┌─ Text segment
Parse OCI Speech API transcription JSON response

The dominance of Generative AI + AI in conversations is undeniable, encroaching on daily work with the promise of replacing ineffective, inefficient, and cumbersome communication methods, like email or for the dinosaurs in the room a phone call.

As my engagements include exploring these new set services, much has stayed the same.

it’s a Service - so it costs $$ (dollar bills ya’ll)
it’s a set of REST APIs
it’s available in the Oracle Cloud set of Infrastructure Services

I’m no pundit nor will I pretend to be one. I’m just a simple consumer trying to understand the product I just brought and how to benefit from it in a meaningful manner.

Hence OCI Speech, like other AI services, Document Understanding, Language, or the new kid on the block , Generative AI; myself and others are seeking ways these services can be useful to us.

About this Post

In today’s post, I’ll share a little of my recent experience as a developer and consumer of the OCI Speech APIs and current development project.

Speech AI services transcribe spoken language from digital content using automatic speech recognition (ASR) technology to provide a grammatically correct transcription. These services will typically process media content or spoken speech, supporting multiple languages with a high degree of success.

So, something that would have taken a 1.X factor from listening to transcribing, no shorthand allowed, is now a few minutes.

Very useful indeed.
└─
┌─ Data section
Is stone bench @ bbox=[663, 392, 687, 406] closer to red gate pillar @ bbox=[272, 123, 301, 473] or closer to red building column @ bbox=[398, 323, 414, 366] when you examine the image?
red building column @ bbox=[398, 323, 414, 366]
└─
• Tasks
A – Please reproduce the OCI Speech post verbatim, between "Hence OCI Speech, like" and "a few minutes.", inclusive.
B – Condense the paragraph of the OCI Speech post that begins "Speech AI services transcribe spoken language" into a shorter version that keeps its main facts.

• In response
A –
Hence OCI Speech, like other AI services, Document Understanding, Language, or the new kid on the block , Generative AI; myself and others are seeking ways these services can be useful to us.

About this Post

In today’s post, I’ll share a little of my recent experience as a developer and consumer of the OCI Speech APIs and current development project.

Speech AI services transcribe spoken language from digital content using automatic speech recognition (ASR) technology to provide a grammatically correct transcription. These services will typically process media content or spoken speech, supporting multiple languages with a high degree of success.

So, something that would have taken a 1.X factor from listening to transcribing, no shorthand allowed, is now a few minutes.

B – Speech AI services use automatic speech recognition (ASR) to turn spoken language in digital content into a grammatically correct transcription. They usually process media content or spoken speech and support multiple languages with a high degree of success.